* Exercise passage *
--------------------

Sunday 22 March 2009

Never assume!

It's Mothers' Day and I'm remembering a magic lecture I went to a few years ago. The magician produced a bunch of flowers (or something - I can't remember the effect but it's not the point) and said, "At this point, I always say, 'You can give these to your mom'. Everyone has a mom and everyone's happy to celebrate her."
This is just not true, even in America. I looked at my friend Iain, whose mother had recently died, and along the row to another friend, whose mother is so critical and controlling that it's as much as he can do to tolerate her, never mind celebrate.
As magicians, playing to crowds of people we've never met, we need to remember that everyone is an individual with a story - and how easy it can be to alienate someone with a casual, well-intentioned remark.
Awkward situations may arise when we're ad-libbing, as happened to Michael Finney at the 2008 IBM British Ring convention. He misunderstood what a volunteer from the audience meant when she said she was a carer for her husband, and started making jokes about women waiting on their partners. Fortunately, Michael realised before he went too far but it was slightly embarrassing and a lesson to us all to check, particularly in an international context, what the person means before we start being funny.
This sort of thing has happened to most of us (I've done some awful ones) but what we can prevent more easily is gaffes in our scripted patter.

--------------------

* Supplied entries *

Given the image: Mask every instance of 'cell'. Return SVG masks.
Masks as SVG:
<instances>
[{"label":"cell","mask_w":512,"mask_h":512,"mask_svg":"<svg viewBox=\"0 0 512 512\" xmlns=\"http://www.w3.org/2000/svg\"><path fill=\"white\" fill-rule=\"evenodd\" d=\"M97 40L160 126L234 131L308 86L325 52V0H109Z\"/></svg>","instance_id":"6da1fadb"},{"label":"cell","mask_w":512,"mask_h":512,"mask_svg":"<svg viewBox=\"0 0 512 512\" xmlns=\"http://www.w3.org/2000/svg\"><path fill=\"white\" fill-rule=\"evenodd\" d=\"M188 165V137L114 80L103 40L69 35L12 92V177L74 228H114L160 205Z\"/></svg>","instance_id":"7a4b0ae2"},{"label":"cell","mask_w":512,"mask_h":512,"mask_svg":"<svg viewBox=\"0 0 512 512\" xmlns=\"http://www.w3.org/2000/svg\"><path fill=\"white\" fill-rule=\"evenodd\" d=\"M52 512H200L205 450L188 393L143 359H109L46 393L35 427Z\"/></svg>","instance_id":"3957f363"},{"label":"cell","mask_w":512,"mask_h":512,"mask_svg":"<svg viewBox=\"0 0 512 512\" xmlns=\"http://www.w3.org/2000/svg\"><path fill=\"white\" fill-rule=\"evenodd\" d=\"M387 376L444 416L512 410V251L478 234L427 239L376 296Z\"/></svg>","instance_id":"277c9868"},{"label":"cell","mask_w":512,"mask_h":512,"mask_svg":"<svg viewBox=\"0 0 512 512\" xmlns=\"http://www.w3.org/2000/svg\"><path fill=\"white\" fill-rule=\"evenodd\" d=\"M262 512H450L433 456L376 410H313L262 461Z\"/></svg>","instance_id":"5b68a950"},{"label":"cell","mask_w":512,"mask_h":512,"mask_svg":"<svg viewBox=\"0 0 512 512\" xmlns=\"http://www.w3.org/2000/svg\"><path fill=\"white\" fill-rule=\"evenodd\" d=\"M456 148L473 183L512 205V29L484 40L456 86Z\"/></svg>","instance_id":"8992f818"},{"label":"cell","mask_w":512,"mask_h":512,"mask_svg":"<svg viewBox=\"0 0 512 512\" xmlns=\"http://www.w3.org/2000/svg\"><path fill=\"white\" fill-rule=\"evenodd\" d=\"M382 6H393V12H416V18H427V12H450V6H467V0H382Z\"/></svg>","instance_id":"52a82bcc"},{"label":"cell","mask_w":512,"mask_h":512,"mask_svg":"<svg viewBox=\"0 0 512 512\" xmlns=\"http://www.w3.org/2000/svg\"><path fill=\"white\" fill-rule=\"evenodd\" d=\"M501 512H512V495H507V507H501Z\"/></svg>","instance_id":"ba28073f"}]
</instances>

--------------------

* Assignment *
Please answer these from the Mothers' Day post:
(a) What had recently happened to the writer's friend Iain?
(b) At which event did Michael Finney misunderstand a volunteer?
(c) What did the volunteer say she was to her husband?
The records have nothing to do with the Mothers' Day post.

* Exercise answer *
(a) His mother had recently died.
(b) The 2008 IBM British Ring convention.
(c) A carer.